*** Data for this task ***

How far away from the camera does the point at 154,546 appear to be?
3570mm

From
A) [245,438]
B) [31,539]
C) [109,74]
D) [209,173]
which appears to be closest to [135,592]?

***

Written problem → Reproduce every line of the records above, requests included. Scale each distance in the answers by 1.3 and round to the nearest whole number, with halves rounded up, and leave all numbers in the requests unchanged.

Complete answer →
How far away from the camera does the point at 154,546 appear to be?
4641mm

From
A) [245,438]
B) [31,539]
C) [109,74]
D) [209,173]
which appears to be closest to [135,592]?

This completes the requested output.